Suaranusantara.com – Mantan Kepala Dinas Lingkungan Hidup Provinsi DKI Jakarta berinisial Sdr. AK ditetapkan sebagai tersangka dalam kasus pengelolaan Tempat Pengolahan Sampah Terpadu (TPST) Bantargebang.

Penetapan ini merupakan bagian dari proses penegakan hukum atas dugaan pengelolaan sampah yang tidak memenuhi norma, standar, prosedur, dan kriteria. Kasus ini juga diperberat dengan adanya korban meninggal dunia serta korban luka berat.

Menteri Lingkungan Hidup/Kepala BPLH, Hanif Faisol Nurofiq, menegaskan bahwa pemerintah tidak akan mentoleransi praktik pengelolaan sampah yang melanggar ketentuan, terlebih jika menimbulkan korban jiwa.

“Penegakan hukum ini merupakan bagian dari komitmen pemerintah untuk memastikan

pengelolaan sampah dilakukan secara bertanggung jawab dan sesuai dengan ketentuan peraturan perundang-undangan. Kami telah memberikan ruang pembinaan, pengawasan, serta sanksi administratif. Namun apabila tidak dipatuhi, maka langkah penegakan hukum harus dilakukan,” tegas Hanif dalam keterangannya, Selasa (20/4).

Peristiwa longsor yang terjadi pada Minggu, 8 Maret 2026, di zona landfill 4 TPST Bantargebang menjadi bukti nyata bahwa pengelolaan belum memenuhi ketentuan.

Kejadian tersebut mengakibatkan tujuh orang meninggal dunia dan enam lainnya mengalami luka-luka.
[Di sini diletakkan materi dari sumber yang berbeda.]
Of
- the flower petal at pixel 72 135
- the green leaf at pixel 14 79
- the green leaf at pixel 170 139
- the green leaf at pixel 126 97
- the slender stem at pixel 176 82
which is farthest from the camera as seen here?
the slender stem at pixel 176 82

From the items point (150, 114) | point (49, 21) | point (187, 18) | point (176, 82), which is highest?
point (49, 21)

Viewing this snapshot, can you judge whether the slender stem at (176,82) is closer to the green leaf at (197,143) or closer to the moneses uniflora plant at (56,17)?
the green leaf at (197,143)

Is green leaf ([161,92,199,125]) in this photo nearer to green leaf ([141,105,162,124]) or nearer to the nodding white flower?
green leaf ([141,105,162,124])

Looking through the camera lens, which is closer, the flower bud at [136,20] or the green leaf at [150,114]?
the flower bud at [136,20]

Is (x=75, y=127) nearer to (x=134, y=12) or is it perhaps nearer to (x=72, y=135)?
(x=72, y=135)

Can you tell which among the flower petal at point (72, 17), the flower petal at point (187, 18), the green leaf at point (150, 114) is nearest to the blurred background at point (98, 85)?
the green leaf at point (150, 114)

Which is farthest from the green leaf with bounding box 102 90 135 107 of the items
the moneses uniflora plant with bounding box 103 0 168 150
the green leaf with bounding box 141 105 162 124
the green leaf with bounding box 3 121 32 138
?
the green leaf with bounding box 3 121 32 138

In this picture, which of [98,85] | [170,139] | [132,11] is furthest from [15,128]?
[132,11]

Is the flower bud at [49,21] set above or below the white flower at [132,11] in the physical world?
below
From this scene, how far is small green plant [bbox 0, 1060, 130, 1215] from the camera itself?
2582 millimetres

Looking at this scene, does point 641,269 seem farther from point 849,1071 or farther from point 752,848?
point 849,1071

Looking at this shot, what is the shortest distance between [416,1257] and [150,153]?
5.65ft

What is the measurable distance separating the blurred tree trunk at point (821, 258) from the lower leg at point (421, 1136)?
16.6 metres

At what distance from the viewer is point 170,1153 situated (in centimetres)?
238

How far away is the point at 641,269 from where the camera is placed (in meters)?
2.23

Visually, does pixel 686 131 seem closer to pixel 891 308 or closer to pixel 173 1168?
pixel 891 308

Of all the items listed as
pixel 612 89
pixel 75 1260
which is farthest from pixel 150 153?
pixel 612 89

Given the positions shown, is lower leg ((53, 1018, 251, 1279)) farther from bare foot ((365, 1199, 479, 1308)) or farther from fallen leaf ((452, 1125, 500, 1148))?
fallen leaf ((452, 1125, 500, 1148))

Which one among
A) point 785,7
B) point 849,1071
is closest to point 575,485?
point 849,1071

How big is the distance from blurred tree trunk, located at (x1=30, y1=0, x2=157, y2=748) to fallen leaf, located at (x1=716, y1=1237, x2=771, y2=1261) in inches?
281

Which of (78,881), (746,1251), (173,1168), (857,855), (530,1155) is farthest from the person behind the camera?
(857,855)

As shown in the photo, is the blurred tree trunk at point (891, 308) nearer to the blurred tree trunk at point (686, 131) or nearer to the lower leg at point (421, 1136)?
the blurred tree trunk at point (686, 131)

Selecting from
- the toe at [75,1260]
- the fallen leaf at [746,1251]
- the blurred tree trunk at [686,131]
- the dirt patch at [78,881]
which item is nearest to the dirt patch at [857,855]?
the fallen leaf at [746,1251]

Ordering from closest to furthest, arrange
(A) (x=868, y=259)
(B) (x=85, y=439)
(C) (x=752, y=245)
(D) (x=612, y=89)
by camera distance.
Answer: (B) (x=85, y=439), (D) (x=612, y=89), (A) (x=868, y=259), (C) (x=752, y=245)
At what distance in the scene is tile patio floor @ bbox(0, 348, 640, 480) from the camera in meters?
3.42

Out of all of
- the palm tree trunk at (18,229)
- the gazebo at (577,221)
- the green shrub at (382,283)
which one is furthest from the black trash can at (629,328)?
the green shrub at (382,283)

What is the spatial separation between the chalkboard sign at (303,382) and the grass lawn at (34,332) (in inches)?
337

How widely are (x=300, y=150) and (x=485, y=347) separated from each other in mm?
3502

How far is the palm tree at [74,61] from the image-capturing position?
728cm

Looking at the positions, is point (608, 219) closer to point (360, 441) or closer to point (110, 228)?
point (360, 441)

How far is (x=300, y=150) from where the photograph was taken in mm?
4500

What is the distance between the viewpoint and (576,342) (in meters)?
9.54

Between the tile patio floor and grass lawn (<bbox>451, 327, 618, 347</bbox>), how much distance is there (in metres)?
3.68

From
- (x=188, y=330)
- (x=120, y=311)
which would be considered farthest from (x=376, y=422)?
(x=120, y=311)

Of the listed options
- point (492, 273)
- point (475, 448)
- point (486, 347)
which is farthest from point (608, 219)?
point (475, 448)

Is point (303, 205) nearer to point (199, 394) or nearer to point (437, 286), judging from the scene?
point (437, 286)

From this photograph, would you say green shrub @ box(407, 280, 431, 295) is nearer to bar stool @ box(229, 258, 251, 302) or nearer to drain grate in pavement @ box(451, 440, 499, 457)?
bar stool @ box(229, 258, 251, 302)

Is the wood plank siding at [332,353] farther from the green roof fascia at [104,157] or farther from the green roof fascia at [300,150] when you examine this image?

Proses penyidikan kini memasuki tahap lanjutan dengan penetapan tersangka yang dinilai bertanggung jawab.

Sebelumnya, KLH/BPLH telah menjatuhkan sanksi administratif berupa Paksaan Pemerintah sejak Desember 2024 serta melakukan pengawasan pada April dan Mei 2025. Namun, hingga proses penyidikan berlangsung, belum terlihat perbaikan signifikan dalam tata kelola pengelolaan sampah di lokasi tersebut, meskipun audit lingkungan telah diwajibkan.